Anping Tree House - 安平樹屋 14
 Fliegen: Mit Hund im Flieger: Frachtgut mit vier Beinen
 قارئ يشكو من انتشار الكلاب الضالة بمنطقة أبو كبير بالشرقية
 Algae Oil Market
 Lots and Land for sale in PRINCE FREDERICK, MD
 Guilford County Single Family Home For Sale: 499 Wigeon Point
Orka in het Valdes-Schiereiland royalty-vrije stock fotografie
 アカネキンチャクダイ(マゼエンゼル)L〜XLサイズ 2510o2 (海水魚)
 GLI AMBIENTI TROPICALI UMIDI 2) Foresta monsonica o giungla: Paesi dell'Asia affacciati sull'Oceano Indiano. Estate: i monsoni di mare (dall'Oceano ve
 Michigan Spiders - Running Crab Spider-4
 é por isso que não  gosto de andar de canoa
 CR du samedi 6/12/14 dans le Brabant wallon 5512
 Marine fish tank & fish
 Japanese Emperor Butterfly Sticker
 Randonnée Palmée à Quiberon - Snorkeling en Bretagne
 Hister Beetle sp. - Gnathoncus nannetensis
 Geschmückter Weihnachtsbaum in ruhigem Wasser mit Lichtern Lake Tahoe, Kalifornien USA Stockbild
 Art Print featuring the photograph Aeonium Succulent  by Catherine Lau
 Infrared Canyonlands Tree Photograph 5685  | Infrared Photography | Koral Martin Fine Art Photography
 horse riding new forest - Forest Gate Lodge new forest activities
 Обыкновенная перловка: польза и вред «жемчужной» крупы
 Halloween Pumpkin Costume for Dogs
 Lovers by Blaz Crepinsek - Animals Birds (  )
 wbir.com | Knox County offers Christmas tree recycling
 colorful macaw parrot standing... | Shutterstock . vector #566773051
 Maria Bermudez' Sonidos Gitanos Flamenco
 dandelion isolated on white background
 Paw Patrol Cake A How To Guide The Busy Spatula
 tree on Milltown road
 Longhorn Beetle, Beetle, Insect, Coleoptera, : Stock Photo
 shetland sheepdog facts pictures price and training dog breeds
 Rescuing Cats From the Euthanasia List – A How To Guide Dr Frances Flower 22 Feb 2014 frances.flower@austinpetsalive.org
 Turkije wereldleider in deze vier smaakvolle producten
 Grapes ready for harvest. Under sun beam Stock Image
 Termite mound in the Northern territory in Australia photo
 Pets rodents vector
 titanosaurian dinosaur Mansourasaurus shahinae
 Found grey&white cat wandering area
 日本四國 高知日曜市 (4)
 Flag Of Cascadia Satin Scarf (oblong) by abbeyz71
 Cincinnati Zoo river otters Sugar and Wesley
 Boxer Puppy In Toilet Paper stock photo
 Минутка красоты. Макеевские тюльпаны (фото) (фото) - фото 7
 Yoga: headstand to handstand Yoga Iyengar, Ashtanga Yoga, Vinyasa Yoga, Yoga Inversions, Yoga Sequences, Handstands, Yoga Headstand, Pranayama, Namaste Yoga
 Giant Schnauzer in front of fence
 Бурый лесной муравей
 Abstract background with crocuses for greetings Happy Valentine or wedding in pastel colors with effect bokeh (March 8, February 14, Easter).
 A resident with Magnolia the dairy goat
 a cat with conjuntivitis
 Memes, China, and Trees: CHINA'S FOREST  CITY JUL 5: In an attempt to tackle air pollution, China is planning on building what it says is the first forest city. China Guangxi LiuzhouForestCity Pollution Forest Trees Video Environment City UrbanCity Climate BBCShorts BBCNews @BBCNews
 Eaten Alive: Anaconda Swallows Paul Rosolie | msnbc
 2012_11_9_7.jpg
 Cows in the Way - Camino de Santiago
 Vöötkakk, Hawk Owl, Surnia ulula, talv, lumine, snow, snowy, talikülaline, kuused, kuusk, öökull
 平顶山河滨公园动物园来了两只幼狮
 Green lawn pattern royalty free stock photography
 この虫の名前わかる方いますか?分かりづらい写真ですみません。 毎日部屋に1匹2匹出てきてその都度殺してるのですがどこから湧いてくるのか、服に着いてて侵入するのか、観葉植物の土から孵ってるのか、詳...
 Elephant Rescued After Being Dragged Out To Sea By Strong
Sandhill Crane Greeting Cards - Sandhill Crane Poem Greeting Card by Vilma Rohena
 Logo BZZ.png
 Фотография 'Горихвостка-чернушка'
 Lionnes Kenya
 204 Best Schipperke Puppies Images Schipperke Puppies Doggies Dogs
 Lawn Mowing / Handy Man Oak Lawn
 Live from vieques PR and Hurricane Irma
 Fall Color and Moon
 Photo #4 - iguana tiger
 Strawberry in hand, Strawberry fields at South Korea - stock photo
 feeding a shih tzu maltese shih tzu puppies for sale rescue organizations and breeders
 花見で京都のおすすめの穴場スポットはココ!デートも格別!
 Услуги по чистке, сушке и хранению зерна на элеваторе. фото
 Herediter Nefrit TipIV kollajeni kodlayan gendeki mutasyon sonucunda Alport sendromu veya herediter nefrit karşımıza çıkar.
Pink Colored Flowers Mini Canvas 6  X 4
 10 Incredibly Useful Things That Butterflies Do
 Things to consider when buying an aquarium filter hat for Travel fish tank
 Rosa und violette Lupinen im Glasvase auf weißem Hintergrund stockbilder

-- -- --

The records above should be restated word for word in their entirety.

* **Answer space**:
Anping Tree House - 安平樹屋 14
 Fliegen: Mit Hund im Flieger: Frachtgut mit vier Beinen
 قارئ يشكو من انتشار الكلاب الضالة بمنطقة أبو كبير بالشرقية
 Algae Oil Market
 Lots and Land for sale in PRINCE FREDERICK, MD
 Guilford County Single Family Home For Sale: 499 Wigeon Point
Orka in het Valdes-Schiereiland royalty-vrije stock fotografie
 アカネキンチャクダイ(マゼエンゼル)L〜XLサイズ 2510o2 (海水魚)
 GLI AMBIENTI TROPICALI UMIDI 2) Foresta monsonica o giungla: Paesi dell'Asia affacciati sull'Oceano Indiano. Estate: i monsoni di mare (dall'Oceano ve
 Michigan Spiders - Running Crab Spider-4
 é por isso que não  gosto de andar de canoa
 CR du samedi 6/12/14 dans le Brabant wallon 5512
 Marine fish tank & fish
 Japanese Emperor Butterfly Sticker
 Randonnée Palmée à Quiberon - Snorkeling en Bretagne
 Hister Beetle sp. - Gnathoncus nannetensis
 Geschmückter Weihnachtsbaum in ruhigem Wasser mit Lichtern Lake Tahoe, Kalifornien USA Stockbild
 Art Print featuring the photograph Aeonium Succulent  by Catherine Lau
 Infrared Canyonlands Tree Photograph 5685  | Infrared Photography | Koral Martin Fine Art Photography
 horse riding new forest - Forest Gate Lodge new forest activities
 Обыкновенная перловка: польза и вред «жемчужной» крупы
 Halloween Pumpkin Costume for Dogs
 Lovers by Blaz Crepinsek - Animals Birds (  )
 wbir.com | Knox County offers Christmas tree recycling
 colorful macaw parrot standing... | Shutterstock . vector #566773051
 Maria Bermudez' Sonidos Gitanos Flamenco
 dandelion isolated on white background
 Paw Patrol Cake A How To Guide The Busy Spatula
 tree on Milltown road
 Longhorn Beetle, Beetle, Insect, Coleoptera, : Stock Photo
 shetland sheepdog facts pictures price and training dog breeds
 Rescuing Cats From the Euthanasia List – A How To Guide Dr Frances Flower 22 Feb 2014 frances.flower@austinpetsalive.org
 Turkije wereldleider in deze vier smaakvolle producten
 Grapes ready for harvest. Under sun beam Stock Image
 Termite mound in the Northern territory in Australia photo
 Pets rodents vector
 titanosaurian dinosaur Mansourasaurus shahinae
 Found grey&white cat wandering area
 日本四國 高知日曜市 (4)
 Flag Of Cascadia Satin Scarf (oblong) by abbeyz71
 Cincinnati Zoo river otters Sugar and Wesley
 Boxer Puppy In Toilet Paper stock photo
 Минутка красоты. Макеевские тюльпаны (фото) (фото) - фото 7
 Yoga: headstand to handstand Yoga Iyengar, Ashtanga Yoga, Vinyasa Yoga, Yoga Inversions, Yoga Sequences, Handstands, Yoga Headstand, Pranayama, Namaste Yoga
 Giant Schnauzer in front of fence
 Бурый лесной муравей
 Abstract background with crocuses for greetings Happy Valentine or wedding in pastel colors with effect bokeh (March 8, February 14, Easter).
 A resident with Magnolia the dairy goat
 a cat with conjuntivitis
 Memes, China, and Trees: CHINA'S FOREST  CITY JUL 5: In an attempt to tackle air pollution, China is planning on building what it says is the first forest city. China Guangxi LiuzhouForestCity Pollution Forest Trees Video Environment City UrbanCity Climate BBCShorts BBCNews @BBCNews
 Eaten Alive: Anaconda Swallows Paul Rosolie | msnbc
 2012_11_9_7.jpg
 Cows in the Way - Camino de Santiago
 Vöötkakk, Hawk Owl, Surnia ulula, talv, lumine, snow, snowy, talikülaline, kuused, kuusk, öökull
 平顶山河滨公园动物园来了两只幼狮
 Green lawn pattern royalty free stock photography
 この虫の名前わかる方いますか?分かりづらい写真ですみません。 毎日部屋に1匹2匹出てきてその都度殺してるのですがどこから湧いてくるのか、服に着いてて侵入するのか、観葉植物の土から孵ってるのか、詳...
 Elephant Rescued After Being Dragged Out To Sea By Strong
Sandhill Crane Greeting Cards - Sandhill Crane Poem Greeting Card by Vilma Rohena
 Logo BZZ.png
 Фотография 'Горихвостка-чернушка'
 Lionnes Kenya
 204 Best Schipperke Puppies Images Schipperke Puppies Doggies Dogs
 Lawn Mowing / Handy Man Oak Lawn
 Live from vieques PR and Hurricane Irma
 Fall Color and Moon
 Photo #4 - iguana tiger
 Strawberry in hand, Strawberry fields at South Korea - stock photo
 feeding a shih tzu maltese shih tzu puppies for sale rescue organizations and breeders
 花見で京都のおすすめの穴場スポットはココ!デートも格別!
 Услуги по чистке, сушке и хранению зерна на элеваторе. фото
 Herediter Nefrit TipIV kollajeni kodlayan gendeki mutasyon sonucunda Alport sendromu veya herediter nefrit karşımıza çıkar.
Pink Colored Flowers Mini Canvas 6  X 4
 10 Incredibly Useful Things That Butterflies Do
 Things to consider when buying an aquarium filter hat for Travel fish tank
 Rosa und violette Lupinen im Glasvase auf weißem Hintergrund stockbilder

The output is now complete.